Give every line of the entries from the one containing "Of the provided" through the end of the entries, both included, as a Markdown table with columns named Row and Line, leaving out blank lines.

=== GIVEN RECORDS ===
───

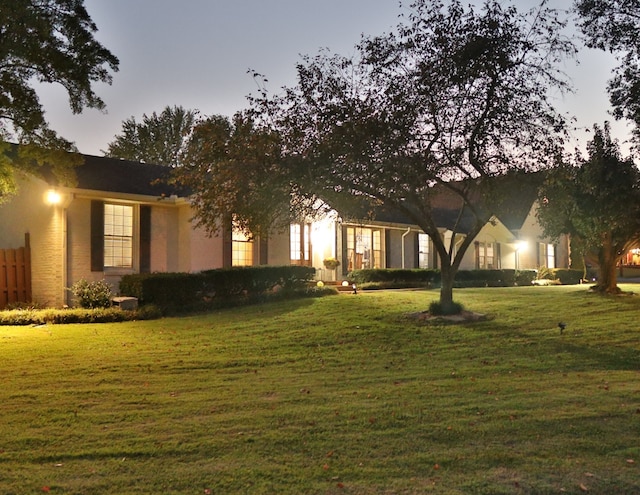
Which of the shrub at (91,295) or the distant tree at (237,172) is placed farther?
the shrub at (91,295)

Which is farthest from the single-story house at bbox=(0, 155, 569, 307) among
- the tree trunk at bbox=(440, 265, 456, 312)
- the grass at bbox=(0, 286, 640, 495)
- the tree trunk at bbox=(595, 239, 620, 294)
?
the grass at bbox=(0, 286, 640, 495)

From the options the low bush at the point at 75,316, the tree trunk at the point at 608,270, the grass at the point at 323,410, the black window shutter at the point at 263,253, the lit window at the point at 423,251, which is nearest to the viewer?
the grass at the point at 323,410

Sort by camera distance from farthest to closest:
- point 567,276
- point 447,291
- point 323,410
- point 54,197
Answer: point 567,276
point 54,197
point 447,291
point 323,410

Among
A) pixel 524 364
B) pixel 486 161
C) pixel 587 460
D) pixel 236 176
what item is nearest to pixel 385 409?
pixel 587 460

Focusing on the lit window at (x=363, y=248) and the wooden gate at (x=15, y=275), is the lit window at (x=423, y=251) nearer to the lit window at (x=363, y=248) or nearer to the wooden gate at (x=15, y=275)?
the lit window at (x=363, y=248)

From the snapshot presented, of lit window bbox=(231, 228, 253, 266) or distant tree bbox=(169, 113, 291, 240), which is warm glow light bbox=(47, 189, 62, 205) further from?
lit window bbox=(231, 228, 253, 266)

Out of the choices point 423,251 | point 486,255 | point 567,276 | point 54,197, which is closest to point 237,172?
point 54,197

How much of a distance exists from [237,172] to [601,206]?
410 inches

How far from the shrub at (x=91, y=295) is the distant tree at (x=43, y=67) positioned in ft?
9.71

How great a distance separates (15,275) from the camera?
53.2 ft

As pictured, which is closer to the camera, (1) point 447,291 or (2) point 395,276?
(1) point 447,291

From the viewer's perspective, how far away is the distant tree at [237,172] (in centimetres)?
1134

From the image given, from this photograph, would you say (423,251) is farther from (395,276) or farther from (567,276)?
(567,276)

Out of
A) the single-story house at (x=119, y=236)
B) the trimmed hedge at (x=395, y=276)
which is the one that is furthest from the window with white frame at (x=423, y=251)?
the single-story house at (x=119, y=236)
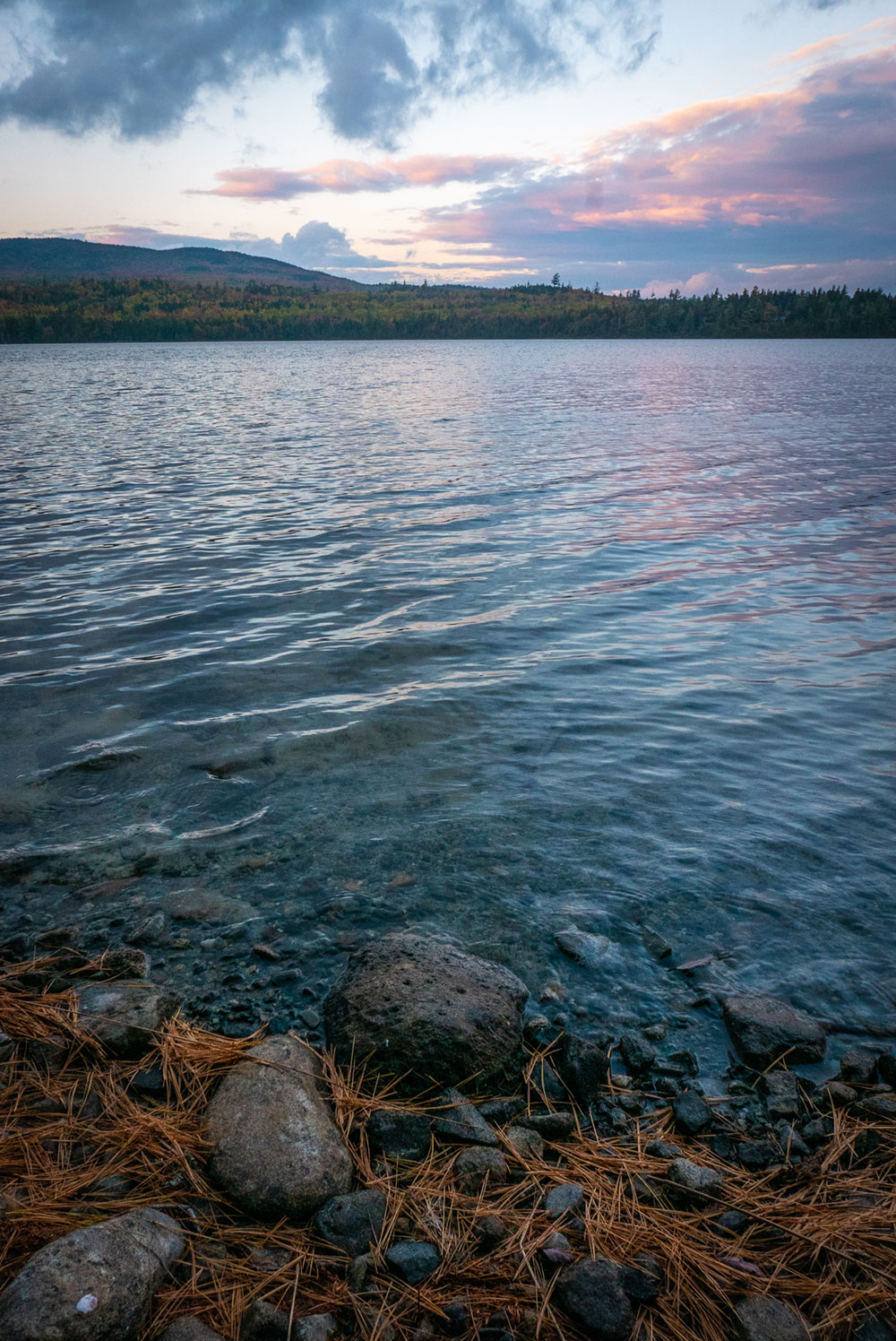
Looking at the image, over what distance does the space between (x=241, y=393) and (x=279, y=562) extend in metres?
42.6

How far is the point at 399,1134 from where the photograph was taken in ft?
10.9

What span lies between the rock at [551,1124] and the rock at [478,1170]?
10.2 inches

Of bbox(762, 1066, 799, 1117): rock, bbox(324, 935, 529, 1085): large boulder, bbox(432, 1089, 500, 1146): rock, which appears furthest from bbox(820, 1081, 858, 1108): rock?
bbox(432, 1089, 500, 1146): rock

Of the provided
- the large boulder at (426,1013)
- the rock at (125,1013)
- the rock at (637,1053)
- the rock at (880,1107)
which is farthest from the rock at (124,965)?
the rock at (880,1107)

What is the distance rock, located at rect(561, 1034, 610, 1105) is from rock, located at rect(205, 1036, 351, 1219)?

───

=== REPLY ===
| Row | Line |
|---|---|
| 1 | Of the provided |
| 2 | - the large boulder at (426,1013) |
| 3 | - the rock at (125,1013) |
| 4 | - the rock at (637,1053) |
| 5 | - the rock at (880,1107) |
| 6 | which is farthest from the rock at (124,965)? |
| 7 | the rock at (880,1107) |
| 8 | What is the distance rock, located at rect(561, 1034, 610, 1105) is from rock, located at rect(205, 1036, 351, 1219)? |